3月11日(日)
伊藤博文公命名の料亭 四山楼を訪ねる(其の二)

ご主人の柿本 英氏より、建物と四山楼の歴史をお聞きする。二十畳敷きの蔵座敷に、八畳の次の間が連なり、天井は欅の格天井である。床柱は南方材の鉄刀木、地袋には穏やかな南画が描かれており、グローバルな世界なのである。

老舗料亭・千歳館

襖は、非常にシンプルで心地よい。引き手は鋳物で、二羽の鶴が描かれている。
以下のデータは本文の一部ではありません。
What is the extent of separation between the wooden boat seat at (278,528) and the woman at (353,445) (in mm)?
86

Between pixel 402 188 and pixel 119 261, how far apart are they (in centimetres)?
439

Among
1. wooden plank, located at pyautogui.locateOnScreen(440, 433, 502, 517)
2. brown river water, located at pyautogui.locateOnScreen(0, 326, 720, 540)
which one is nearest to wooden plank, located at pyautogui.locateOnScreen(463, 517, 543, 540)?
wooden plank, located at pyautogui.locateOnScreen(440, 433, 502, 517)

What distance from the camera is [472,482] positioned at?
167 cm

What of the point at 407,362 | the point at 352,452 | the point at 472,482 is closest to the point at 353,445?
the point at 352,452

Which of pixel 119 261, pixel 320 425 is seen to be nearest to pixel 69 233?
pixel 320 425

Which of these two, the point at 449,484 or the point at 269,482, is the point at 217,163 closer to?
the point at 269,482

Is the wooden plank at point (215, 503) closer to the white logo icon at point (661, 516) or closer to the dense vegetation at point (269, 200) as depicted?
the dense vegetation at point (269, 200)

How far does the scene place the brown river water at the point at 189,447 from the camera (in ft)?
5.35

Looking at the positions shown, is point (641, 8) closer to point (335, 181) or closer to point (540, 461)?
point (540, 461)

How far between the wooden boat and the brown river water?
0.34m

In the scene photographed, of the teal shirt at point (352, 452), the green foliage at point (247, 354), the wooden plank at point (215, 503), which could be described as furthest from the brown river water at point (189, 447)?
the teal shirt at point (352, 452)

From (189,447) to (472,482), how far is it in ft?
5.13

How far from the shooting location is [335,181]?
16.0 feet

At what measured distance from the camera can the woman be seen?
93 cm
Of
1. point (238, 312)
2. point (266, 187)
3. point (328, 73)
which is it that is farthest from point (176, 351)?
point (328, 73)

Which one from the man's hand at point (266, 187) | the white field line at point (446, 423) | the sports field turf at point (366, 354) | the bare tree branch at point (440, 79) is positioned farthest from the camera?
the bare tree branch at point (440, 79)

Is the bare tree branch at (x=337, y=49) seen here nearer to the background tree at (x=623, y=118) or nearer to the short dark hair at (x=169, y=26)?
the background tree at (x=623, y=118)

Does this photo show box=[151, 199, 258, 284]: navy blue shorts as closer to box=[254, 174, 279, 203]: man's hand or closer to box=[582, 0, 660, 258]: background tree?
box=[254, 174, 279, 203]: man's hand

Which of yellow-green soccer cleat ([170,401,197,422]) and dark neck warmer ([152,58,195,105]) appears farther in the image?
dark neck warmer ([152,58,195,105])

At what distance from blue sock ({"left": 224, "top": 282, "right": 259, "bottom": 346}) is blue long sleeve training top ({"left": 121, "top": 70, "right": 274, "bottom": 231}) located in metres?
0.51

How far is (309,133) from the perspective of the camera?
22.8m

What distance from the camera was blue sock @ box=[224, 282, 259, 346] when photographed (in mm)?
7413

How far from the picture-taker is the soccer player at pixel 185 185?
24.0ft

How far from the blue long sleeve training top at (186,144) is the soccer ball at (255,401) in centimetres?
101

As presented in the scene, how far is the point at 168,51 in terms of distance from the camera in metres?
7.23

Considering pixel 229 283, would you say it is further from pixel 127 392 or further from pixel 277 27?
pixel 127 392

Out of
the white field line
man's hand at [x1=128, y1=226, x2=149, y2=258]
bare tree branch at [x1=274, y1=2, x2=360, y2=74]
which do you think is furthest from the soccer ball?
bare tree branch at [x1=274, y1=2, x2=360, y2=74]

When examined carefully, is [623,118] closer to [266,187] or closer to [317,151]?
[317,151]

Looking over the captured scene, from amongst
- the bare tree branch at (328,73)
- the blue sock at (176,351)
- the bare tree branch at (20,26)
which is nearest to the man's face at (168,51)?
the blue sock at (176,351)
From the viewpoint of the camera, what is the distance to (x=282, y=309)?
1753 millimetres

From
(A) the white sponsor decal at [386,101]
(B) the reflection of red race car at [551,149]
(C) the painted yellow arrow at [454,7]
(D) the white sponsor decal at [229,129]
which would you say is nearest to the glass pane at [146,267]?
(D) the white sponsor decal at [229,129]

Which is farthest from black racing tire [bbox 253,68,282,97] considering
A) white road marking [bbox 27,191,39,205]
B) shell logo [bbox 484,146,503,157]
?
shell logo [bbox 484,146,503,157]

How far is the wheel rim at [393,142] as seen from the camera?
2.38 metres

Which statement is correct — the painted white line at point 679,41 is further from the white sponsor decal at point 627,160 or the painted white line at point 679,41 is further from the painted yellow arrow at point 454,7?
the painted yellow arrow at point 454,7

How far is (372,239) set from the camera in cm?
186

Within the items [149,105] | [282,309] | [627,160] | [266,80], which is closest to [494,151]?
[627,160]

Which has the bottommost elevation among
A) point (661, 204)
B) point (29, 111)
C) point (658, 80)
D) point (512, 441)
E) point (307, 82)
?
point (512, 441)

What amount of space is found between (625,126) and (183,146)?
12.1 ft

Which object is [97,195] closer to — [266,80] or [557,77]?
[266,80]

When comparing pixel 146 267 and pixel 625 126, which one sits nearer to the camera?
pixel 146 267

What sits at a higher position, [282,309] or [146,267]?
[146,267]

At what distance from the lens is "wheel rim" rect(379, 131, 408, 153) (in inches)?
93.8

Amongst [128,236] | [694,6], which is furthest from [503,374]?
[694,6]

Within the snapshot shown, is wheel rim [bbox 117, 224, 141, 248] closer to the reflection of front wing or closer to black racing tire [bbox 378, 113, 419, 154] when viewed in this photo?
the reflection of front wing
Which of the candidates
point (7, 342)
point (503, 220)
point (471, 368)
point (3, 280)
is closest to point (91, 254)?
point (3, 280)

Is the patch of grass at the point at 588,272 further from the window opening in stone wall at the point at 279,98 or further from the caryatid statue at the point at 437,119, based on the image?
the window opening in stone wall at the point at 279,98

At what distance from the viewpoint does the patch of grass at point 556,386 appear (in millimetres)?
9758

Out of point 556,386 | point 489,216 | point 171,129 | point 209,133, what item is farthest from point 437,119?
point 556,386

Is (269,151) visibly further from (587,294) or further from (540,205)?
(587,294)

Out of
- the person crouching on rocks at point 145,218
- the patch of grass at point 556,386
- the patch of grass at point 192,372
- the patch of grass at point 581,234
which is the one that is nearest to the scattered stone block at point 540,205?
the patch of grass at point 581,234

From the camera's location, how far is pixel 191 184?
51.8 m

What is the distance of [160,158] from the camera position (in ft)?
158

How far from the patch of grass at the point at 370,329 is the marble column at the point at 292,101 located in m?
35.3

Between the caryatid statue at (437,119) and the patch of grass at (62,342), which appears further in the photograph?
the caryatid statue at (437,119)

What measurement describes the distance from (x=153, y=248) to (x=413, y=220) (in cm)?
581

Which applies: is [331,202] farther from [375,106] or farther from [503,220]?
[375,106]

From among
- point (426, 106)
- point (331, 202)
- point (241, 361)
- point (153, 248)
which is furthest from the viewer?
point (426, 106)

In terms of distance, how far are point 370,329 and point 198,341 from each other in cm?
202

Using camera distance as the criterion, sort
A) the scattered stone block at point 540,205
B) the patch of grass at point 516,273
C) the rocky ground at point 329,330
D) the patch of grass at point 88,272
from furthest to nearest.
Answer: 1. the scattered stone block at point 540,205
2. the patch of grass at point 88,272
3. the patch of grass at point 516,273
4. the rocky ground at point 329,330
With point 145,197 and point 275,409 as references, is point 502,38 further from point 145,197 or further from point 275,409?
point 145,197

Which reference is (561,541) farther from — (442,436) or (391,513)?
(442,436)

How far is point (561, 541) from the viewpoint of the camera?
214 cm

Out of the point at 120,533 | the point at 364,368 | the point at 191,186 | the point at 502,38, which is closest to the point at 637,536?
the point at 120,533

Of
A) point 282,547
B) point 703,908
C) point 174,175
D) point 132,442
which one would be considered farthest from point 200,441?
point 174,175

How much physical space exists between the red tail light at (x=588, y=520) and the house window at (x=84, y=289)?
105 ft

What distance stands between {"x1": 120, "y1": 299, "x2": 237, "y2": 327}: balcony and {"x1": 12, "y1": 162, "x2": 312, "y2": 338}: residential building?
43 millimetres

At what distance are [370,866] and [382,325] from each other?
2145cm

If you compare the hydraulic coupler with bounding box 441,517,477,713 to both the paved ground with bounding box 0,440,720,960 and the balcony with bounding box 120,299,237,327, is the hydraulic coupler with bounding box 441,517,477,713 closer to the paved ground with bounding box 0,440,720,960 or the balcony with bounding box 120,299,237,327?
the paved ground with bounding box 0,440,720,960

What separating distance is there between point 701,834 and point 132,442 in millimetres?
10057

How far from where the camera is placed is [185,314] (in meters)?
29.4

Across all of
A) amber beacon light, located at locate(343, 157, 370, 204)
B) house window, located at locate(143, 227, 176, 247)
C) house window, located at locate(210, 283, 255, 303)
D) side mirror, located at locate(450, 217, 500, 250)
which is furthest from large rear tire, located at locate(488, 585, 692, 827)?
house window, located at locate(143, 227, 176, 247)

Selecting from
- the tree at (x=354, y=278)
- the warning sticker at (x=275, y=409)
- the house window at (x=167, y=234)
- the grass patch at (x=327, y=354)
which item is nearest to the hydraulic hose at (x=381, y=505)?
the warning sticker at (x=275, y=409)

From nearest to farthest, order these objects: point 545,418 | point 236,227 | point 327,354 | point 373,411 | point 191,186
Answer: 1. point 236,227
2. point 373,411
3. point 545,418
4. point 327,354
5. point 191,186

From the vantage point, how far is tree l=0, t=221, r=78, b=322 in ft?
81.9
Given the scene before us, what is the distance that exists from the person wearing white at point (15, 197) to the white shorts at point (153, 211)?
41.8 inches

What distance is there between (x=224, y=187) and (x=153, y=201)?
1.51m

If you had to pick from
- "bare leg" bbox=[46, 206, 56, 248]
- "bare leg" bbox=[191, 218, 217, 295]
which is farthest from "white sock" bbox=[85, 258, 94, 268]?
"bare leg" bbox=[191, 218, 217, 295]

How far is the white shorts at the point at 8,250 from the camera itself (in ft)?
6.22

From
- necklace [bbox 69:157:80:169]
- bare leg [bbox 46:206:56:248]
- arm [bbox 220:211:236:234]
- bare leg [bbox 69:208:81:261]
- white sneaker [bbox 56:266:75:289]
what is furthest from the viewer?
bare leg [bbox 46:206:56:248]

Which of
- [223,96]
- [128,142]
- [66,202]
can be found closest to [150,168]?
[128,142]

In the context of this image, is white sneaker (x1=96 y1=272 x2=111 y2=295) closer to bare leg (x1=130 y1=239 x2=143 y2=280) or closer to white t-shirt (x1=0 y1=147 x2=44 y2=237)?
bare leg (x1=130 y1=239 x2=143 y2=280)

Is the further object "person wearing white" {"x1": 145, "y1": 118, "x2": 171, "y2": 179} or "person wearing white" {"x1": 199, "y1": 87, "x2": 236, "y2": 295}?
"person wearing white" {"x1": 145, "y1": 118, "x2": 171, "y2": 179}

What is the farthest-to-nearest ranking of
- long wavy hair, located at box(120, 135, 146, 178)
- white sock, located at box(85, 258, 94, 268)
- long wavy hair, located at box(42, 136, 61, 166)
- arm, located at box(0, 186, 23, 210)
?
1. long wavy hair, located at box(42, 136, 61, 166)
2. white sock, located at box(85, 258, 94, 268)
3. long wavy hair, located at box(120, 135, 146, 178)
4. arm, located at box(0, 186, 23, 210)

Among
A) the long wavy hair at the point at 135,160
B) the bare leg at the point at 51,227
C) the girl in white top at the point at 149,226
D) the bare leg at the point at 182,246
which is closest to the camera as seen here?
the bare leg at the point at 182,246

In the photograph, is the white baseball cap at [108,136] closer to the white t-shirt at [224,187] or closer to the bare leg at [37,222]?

襖が無地だからこそ、引き立つものだ。

本館正面

蔵座敷をつなぐ廊下には、麦酒を入れる籐篭が置かれていた。夏は硝子戸を開け放ち、庭を眺めながら冷えた麦酒を飲むのは風流なことである。

洋間・鹿鳴館ホール

庭に面した本館一階の廊下。本館は焼失後、明治45年に再建された建物。庭に面して硝子戸、室内は障子戸が連なる。磨き込まれた廊下。和服姿が美しく感じられる。

庭に面した廊下から、正面玄関を見る。ここだけが洋風にである。明治11年に竣工した山形県立病院『済生館』の正面ホールを彷彿とさせるアーチ型の色硝子。ここには、明治の香りが色濃く漂っている。